-------- DATA SHOWN
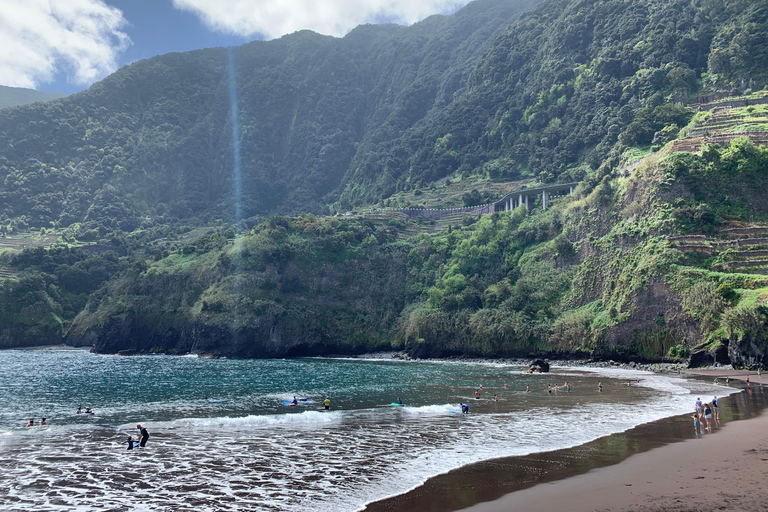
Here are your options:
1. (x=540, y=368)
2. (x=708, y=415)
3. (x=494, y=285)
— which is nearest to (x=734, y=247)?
(x=540, y=368)

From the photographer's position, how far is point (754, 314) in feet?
165

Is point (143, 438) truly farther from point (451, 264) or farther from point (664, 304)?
point (451, 264)

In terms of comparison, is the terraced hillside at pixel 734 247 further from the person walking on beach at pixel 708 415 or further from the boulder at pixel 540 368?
the person walking on beach at pixel 708 415

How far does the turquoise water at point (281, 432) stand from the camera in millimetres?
18969

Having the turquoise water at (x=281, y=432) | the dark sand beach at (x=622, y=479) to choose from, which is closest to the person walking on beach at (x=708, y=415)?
the dark sand beach at (x=622, y=479)

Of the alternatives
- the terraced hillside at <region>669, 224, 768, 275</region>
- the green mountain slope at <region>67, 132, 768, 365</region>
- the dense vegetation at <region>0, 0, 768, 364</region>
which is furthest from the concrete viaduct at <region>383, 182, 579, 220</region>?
→ the terraced hillside at <region>669, 224, 768, 275</region>

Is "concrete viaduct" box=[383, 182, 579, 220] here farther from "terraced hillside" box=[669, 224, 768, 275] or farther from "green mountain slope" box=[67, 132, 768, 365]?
"terraced hillside" box=[669, 224, 768, 275]

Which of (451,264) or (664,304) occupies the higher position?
(451,264)

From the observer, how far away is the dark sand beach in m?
16.1

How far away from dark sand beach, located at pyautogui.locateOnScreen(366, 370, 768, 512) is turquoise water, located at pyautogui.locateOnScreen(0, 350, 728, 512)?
1.47 metres

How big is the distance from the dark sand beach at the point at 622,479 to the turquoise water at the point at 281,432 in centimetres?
147

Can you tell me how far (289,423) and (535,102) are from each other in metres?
137

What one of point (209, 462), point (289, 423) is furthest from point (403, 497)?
point (289, 423)

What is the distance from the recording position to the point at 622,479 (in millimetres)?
18500
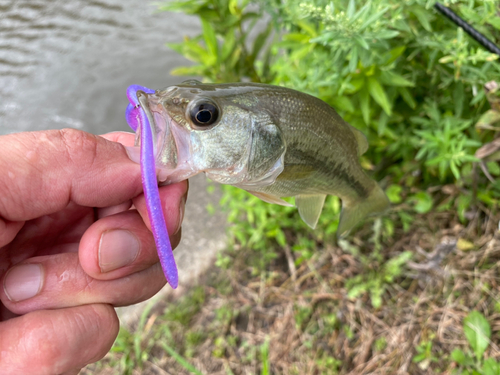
----------------
How many lines in the rows above contain the word "mountain"? Reply with the number alone.

-- FINISHED EXERCISE --
2